Bruising around the wrists
“At which point she left, and Osgood’s brother Sir Kenneth witnessed that he saw the bruising around her wrists, which wasn’t trivial.
“Emotional abuse turned physical, coercive behaviour through a modern lens.”
Sir Kenneth let Pool House out to Minna, directly across from Inverewe House.
Minna got limited access to Mairi, and whiled away her distraught hours carving Lancastrian roses into the staircase, a defiant gesture emphasising her own origins.
“Roses are beautiful but they have thorns,” Rob said. “It may well have been her way of sticking two fingers up at the Mackenzies, saying I’ve got thorns too.”
High profile court case ensues
Meanwhile, the family linen was washed in a very public and high profile court case in which Osgood sued Minna for desertion- and lost.
However, it didn’t make much difference in the end.
Her regulated access over her daughter came to an end when Mairi reached the age of 12.
At this point Mairi wrote to Minna saying that she was electing to reside with her father alone, and Minna left for Liverpool.
Solicitor Majella O’Neill, a family law expert who lives near Inverewe Estate has spent spent many long hours studying the divorce trial papers.
The divorce raises eyebrows
She said: ‘Osgood’s attempts to divorce Minna and later, following her death in 1909, to challenge her last will and testament, raised many an eyebrow, including mine.

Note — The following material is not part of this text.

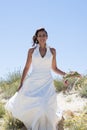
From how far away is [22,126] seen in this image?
30.4 ft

‘Was this just a case of a young English socialite marrying an older Highland gentleman, with dislocated expectations of a charmed life?
“Or was it a domineering husband with an interfering mother who orchestrated the marriage for purely fiscal reasons, then sought to airbrush his wife out of the picture?”
And yet Osgood had a functional relationship with his daughter, Rob said.
Mairi took over Inverewe
Mairi became a talented plantswoman, and went on to run Inverewe Gardens after Osgood’s death in 1922, eventually handing them, with an endowment, to the National Trust for Scotland in 1952.
She died a year later.
The Curious Case of Osgood Mackenzie runs at the Osgood Café, Inverewe Gardens on Saturday 4 November with two performances: the first at 11am and the second at 2.30pm.